Selected extract:

However, regardless of the benefits and pressures, any participation in international forums is considered completely voluntary and any submission to international laws, barring some exceptions, requires the states submission to the jurisdiction of the international body. Furthermore, if a state so desires, it may rescind its membership of any international forum at any time it deems fit and proper. Indeed, there still exist states today, albeit a small minority, who view current international law as a farce and the United Nations as a tool for powerful nations to manipulate world events to their own benefit.

Currently, the largest international organisation is the United Nations which has, over time, gained validity and relevance with a large majority of the world’s states as members and a vast infrastructure of humanitarian and peacekeeping efforts as well as constant treaty negotiations and diplomatic efforts, all with the objective of providing some form of peace and stability and to prevent future world wars.

In order to ascertain the validity of the purposed statement, we have to first review the origins of the United Nations and along with it the International Court of Justice and the Security Council. The predecessors to the current United Nations, the League of Nations & and the Permanent Court of International Justice were formed in the aftermath of the First World War or as it has alternatively been termed, “the war to end all wars” which due to its expansive scope and extensive death toll left a majority of Europe crippled and resulted in the nations of the world assuming a responsibility to ensure world peace. The League of Nations and its mission included provisions to prevent future wars through collective security, disarmament and the settlement of international disputes through negotiation and arbitration. However, the League of Nations initial founding membership of 42 states failed to expand their membership beyond 58 states and subsequently failed to enforce their mandate in any lasting way. By the time the League of Nations had dissolved in 1946, there were only 24[1] members with the remaining members having withdrawn from the organisation.

Data segment:
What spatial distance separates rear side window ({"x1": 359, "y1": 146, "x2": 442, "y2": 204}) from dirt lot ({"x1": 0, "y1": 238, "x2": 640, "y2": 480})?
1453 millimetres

What is asked:
a) Translate into French this sentence from the passage on international law and the United Nations: "Furthermore, if a state so desires, it may rescind its membership of any international forum at any time it deems fit and proper."
b) Carry the passage on international law and the United Nations forward from its final sentence.

Outputs for the tasks:
a) En outre, si un État le souhaite, il peut mettre fin à son adhésion à tout forum international à tout moment qu'il juge opportun et approprié.

b)
In order to understand the failure of the League of Nations, we have to consider the perspective of the time period it was established in, (1919) when the sovereignty of a state was absolute with regards to its treatment of its subjects and the power to declare war on any other state was unchecked and considered the absolute right of the state. While the initial ideology of collective security behind the League of Nations was relevant, the geo political nature of the world at the time and the concept of absolute sovereignty of a state which was enjoyed by its members at the time prevented the league or its members form embracing the concept of an international organisation that may have any effect on their conduct. Other significant considerations for the failure of the League of Nations were the non-participation of the United States of America and the withdrawal of Russia. With these two major powers absent from the ranks of the League of Nations, the League was left distinctly euro centric and was robbed of any allusions of being a legitimately international organisation.

After the failure of the League of Nations to preserve international peace and the resulting Second World War, the nations of the world once again attempted to constitute an organisation with a similar yet expanded mandate. The United Nations came into being as a necessity after the invention and use of nuclear weapons. With the destructive power these new found weapons of mass destruction held the preservation of international peace had gained a larger significance.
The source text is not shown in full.